Raw records:
● ● ● ●

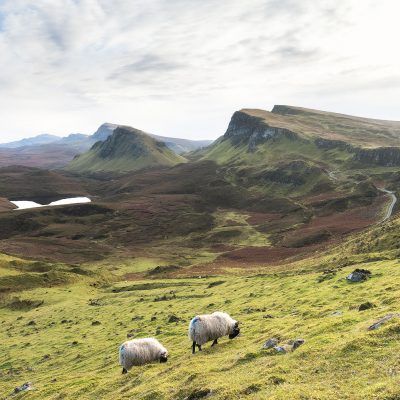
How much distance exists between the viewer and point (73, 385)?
22.9 metres

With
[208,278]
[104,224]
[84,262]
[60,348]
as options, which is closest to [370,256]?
[208,278]

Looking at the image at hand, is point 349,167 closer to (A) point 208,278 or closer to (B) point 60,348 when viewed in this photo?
(A) point 208,278

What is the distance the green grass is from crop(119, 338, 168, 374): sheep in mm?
781

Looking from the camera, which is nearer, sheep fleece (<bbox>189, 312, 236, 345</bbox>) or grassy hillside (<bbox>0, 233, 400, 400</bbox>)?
grassy hillside (<bbox>0, 233, 400, 400</bbox>)

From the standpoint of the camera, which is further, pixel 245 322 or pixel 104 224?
pixel 104 224

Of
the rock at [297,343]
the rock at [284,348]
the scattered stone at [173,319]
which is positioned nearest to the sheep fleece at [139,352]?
the rock at [284,348]

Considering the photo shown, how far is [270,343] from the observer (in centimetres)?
1994

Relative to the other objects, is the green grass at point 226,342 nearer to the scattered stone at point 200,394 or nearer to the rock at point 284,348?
the scattered stone at point 200,394

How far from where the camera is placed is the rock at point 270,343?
19.8 metres

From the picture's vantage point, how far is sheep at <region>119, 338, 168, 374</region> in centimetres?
2255

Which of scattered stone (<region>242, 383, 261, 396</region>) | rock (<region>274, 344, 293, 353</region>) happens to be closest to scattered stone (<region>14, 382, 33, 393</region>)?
rock (<region>274, 344, 293, 353</region>)

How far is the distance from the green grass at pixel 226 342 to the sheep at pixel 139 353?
30.7 inches

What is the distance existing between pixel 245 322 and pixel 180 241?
93565mm

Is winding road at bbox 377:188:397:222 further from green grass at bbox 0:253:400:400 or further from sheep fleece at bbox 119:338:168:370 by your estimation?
sheep fleece at bbox 119:338:168:370
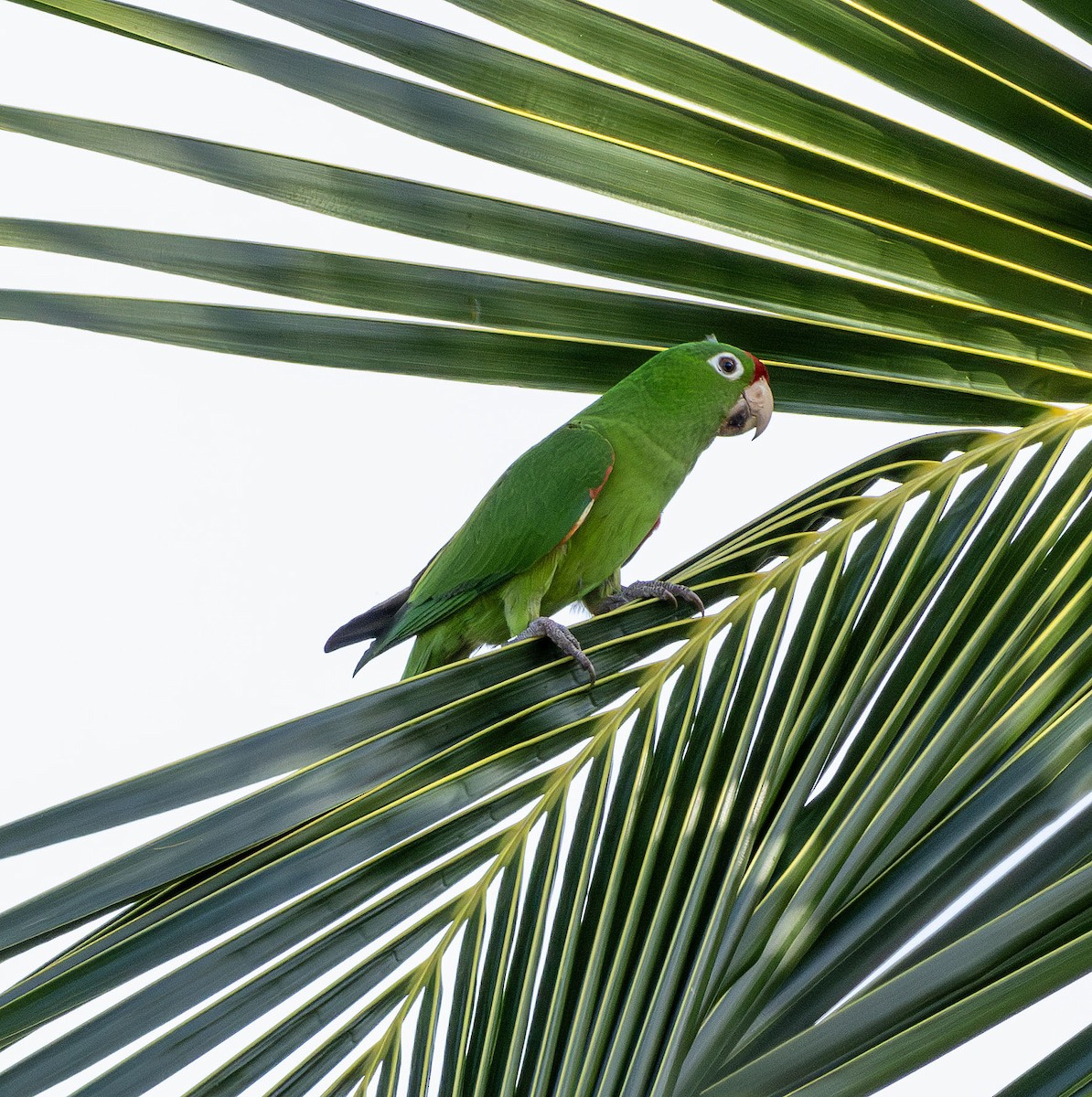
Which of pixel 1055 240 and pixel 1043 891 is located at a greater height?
pixel 1055 240

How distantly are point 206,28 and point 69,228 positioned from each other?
261 mm

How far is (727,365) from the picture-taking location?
2.21 metres

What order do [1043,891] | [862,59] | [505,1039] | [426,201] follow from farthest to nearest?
[426,201] < [862,59] < [505,1039] < [1043,891]

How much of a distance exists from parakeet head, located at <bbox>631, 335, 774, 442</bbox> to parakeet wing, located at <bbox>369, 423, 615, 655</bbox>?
0.80 ft

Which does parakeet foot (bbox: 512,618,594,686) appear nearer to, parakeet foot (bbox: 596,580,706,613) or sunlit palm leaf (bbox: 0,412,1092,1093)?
sunlit palm leaf (bbox: 0,412,1092,1093)

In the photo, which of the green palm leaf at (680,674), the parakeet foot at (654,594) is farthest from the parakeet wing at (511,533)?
the green palm leaf at (680,674)

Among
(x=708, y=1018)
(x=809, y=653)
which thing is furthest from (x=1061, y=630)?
(x=708, y=1018)

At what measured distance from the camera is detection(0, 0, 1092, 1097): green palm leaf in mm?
776

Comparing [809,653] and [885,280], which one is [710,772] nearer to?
[809,653]

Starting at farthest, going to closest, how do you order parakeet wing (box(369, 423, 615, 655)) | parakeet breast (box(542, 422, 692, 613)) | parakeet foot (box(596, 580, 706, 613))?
parakeet breast (box(542, 422, 692, 613)) → parakeet wing (box(369, 423, 615, 655)) → parakeet foot (box(596, 580, 706, 613))

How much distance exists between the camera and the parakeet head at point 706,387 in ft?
7.24

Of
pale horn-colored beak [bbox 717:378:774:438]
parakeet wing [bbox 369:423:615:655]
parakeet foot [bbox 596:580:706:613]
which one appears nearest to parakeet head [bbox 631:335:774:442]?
pale horn-colored beak [bbox 717:378:774:438]

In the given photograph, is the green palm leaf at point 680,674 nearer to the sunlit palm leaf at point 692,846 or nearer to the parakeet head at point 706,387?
the sunlit palm leaf at point 692,846

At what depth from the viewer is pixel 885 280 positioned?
3.94 feet
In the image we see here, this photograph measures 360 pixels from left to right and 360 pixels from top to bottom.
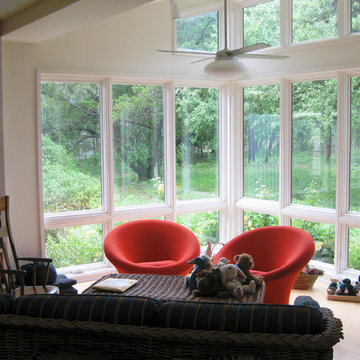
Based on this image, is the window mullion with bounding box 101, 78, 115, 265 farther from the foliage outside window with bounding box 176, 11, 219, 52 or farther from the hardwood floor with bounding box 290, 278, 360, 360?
the hardwood floor with bounding box 290, 278, 360, 360

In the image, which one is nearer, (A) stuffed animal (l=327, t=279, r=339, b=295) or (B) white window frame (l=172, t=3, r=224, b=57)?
(A) stuffed animal (l=327, t=279, r=339, b=295)

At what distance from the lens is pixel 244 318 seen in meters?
2.23

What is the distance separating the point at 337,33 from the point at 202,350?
177 inches

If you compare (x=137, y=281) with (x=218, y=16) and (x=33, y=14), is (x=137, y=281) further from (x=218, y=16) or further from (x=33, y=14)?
(x=218, y=16)

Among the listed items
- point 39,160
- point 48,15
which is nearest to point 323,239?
point 39,160

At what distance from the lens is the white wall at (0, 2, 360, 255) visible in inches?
214

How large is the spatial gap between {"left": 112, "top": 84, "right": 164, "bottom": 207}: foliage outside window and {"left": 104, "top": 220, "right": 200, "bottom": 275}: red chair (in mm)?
933

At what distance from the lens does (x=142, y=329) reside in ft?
7.38

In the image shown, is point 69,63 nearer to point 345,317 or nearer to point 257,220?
point 257,220

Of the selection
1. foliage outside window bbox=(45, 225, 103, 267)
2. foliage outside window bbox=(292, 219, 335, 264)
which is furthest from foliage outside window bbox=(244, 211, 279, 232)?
foliage outside window bbox=(45, 225, 103, 267)

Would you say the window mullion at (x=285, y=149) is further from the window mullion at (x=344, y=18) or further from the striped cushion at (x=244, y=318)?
the striped cushion at (x=244, y=318)

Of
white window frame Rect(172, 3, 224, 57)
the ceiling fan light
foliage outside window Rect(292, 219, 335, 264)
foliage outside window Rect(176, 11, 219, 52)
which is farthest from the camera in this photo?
foliage outside window Rect(176, 11, 219, 52)

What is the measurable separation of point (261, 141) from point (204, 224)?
1365mm

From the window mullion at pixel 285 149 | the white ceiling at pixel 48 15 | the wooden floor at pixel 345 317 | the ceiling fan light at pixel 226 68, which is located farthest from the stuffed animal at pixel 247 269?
the window mullion at pixel 285 149
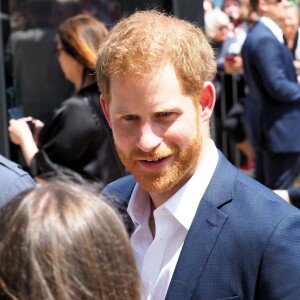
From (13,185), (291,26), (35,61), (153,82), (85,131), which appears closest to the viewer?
(153,82)

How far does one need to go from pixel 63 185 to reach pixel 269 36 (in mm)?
4705

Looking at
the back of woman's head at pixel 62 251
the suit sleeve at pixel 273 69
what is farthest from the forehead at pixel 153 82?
the suit sleeve at pixel 273 69

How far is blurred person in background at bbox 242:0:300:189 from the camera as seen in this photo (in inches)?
243

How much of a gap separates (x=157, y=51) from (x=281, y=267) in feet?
2.08

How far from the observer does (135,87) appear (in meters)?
2.22

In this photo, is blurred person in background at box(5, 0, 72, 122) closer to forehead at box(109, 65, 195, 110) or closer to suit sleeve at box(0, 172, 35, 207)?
suit sleeve at box(0, 172, 35, 207)

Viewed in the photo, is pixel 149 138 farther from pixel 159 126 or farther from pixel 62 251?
pixel 62 251

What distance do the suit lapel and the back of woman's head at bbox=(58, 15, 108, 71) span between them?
2639 mm

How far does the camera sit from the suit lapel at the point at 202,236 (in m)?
2.14

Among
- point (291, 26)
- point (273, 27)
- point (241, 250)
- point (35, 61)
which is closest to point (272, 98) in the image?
point (273, 27)

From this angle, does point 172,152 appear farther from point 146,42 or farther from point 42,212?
point 42,212

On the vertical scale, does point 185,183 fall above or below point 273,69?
above

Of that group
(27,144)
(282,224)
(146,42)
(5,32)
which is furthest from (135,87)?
(5,32)

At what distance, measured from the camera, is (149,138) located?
2.23m
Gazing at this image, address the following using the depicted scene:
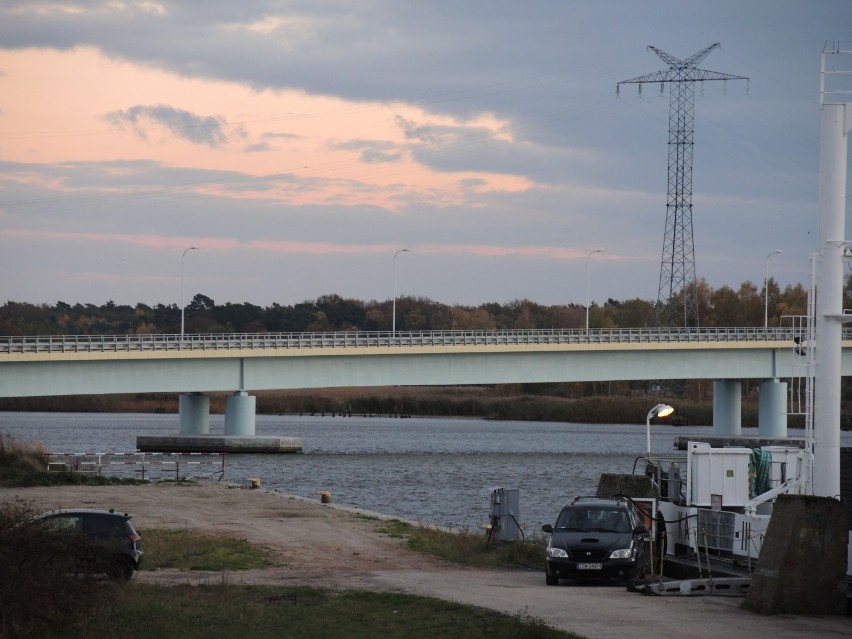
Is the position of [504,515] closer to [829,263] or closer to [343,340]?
[829,263]

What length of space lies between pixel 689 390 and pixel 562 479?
Result: 9958 centimetres

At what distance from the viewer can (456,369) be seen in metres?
96.2

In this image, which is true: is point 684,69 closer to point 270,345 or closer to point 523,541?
point 270,345

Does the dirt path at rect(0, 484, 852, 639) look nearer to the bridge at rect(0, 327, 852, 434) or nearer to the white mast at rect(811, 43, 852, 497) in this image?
the white mast at rect(811, 43, 852, 497)

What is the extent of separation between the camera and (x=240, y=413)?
306 ft

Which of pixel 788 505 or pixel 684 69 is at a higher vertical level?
pixel 684 69

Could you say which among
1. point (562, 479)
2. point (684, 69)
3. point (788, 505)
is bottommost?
point (562, 479)

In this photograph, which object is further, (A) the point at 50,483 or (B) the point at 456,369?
(B) the point at 456,369

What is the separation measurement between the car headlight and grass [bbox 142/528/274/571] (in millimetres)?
8684

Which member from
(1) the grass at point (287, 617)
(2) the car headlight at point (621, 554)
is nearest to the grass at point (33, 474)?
(1) the grass at point (287, 617)

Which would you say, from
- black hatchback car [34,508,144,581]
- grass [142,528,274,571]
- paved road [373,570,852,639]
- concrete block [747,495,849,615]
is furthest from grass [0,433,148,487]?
concrete block [747,495,849,615]

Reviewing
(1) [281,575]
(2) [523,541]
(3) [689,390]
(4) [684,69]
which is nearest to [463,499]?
(2) [523,541]

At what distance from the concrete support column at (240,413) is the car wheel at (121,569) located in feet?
219

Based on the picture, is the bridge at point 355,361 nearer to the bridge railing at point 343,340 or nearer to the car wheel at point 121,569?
the bridge railing at point 343,340
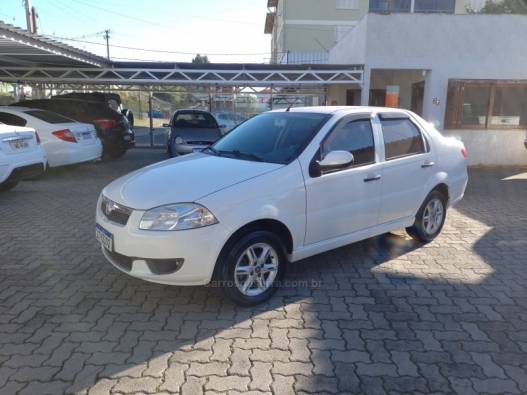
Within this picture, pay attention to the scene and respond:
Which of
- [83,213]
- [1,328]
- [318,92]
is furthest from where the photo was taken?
[318,92]

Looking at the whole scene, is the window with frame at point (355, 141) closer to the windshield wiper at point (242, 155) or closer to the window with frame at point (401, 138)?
the window with frame at point (401, 138)

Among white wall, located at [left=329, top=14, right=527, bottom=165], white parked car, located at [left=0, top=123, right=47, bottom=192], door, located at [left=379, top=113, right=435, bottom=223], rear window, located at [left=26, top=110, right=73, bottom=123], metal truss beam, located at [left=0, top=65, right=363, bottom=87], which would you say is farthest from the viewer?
metal truss beam, located at [left=0, top=65, right=363, bottom=87]

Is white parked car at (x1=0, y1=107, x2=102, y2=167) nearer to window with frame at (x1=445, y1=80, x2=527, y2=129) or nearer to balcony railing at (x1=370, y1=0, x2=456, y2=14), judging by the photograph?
window with frame at (x1=445, y1=80, x2=527, y2=129)

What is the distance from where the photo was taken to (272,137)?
14.4 feet

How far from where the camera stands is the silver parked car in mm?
10938

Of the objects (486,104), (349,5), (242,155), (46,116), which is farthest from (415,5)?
(242,155)

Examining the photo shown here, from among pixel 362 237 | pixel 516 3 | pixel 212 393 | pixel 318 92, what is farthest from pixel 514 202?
pixel 516 3

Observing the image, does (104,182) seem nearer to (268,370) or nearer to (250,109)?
(268,370)

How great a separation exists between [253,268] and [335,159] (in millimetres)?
1192

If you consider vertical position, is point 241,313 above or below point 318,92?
below

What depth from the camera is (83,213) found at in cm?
A: 679

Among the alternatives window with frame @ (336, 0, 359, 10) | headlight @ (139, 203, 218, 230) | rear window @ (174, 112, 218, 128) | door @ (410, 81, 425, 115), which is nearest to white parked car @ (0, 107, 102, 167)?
rear window @ (174, 112, 218, 128)

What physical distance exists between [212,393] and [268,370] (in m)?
0.42

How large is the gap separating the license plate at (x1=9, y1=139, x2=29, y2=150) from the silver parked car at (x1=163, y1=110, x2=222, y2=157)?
3.82 m
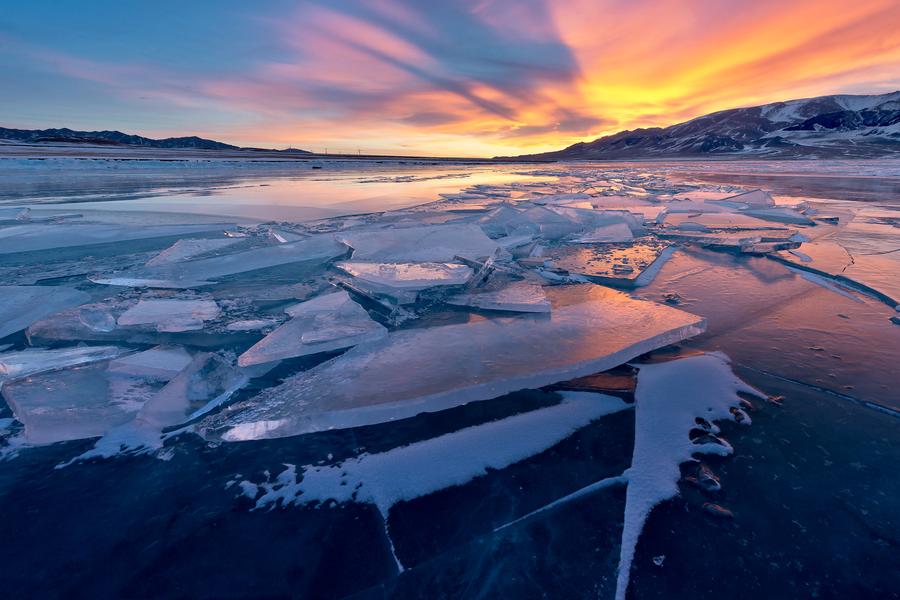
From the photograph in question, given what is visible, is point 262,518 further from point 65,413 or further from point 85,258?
point 85,258

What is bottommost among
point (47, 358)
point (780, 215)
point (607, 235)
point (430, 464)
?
point (430, 464)

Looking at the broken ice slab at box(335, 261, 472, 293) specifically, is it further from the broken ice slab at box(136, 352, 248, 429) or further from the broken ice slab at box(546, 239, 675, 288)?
the broken ice slab at box(136, 352, 248, 429)

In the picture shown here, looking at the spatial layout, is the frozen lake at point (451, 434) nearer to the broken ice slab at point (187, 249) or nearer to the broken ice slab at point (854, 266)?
the broken ice slab at point (854, 266)

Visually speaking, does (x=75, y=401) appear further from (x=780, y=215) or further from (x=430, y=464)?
(x=780, y=215)

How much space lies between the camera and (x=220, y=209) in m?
7.37

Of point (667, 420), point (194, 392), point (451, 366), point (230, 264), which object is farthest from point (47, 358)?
point (667, 420)

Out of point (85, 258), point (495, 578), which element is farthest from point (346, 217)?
point (495, 578)

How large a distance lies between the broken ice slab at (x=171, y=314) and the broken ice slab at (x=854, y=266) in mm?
4440

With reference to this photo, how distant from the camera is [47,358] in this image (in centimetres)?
209

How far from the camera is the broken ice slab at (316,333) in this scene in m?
2.10

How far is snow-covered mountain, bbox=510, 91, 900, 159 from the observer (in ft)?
168

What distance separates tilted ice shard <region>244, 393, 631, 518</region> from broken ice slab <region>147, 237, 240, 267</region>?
3209 mm

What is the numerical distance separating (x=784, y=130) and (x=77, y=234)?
91124 mm

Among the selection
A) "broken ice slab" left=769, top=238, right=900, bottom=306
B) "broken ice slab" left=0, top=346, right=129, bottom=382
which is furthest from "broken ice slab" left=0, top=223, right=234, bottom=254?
"broken ice slab" left=769, top=238, right=900, bottom=306
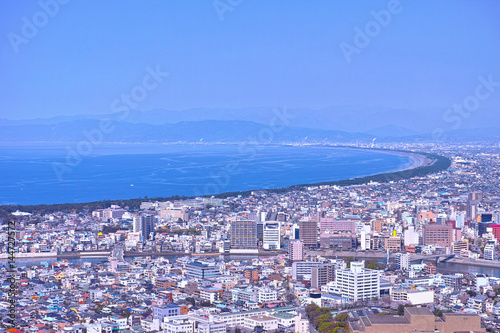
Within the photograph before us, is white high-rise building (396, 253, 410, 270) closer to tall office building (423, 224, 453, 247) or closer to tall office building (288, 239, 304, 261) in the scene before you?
tall office building (288, 239, 304, 261)

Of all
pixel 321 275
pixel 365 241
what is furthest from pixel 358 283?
pixel 365 241

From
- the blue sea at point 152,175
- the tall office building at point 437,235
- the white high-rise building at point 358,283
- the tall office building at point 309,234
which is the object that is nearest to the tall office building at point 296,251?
the tall office building at point 309,234

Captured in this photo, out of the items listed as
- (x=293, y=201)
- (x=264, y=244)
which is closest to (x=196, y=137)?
(x=293, y=201)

● ● ● ●

PROMPT: Please extract exactly, and only, the lines from the line containing "Within the photograph" through the last line of the records.

FINAL RESULT:
Within the photograph before us, is white high-rise building (396, 253, 410, 270) closer to tall office building (423, 224, 453, 247) or closer to tall office building (288, 239, 304, 261) in the scene before you?
tall office building (288, 239, 304, 261)

Of all
pixel 321 275
pixel 365 241
what is furthest from pixel 358 283?
pixel 365 241

From
- the blue sea at point 152,175
- the tall office building at point 437,235
- the white high-rise building at point 358,283
- the tall office building at point 309,234
which is the object that is nearest to the tall office building at point 296,251?
the tall office building at point 309,234

Captured in this photo, out of the items listed as
- (x=293, y=201)
- (x=264, y=244)
which is closest to (x=196, y=137)?
(x=293, y=201)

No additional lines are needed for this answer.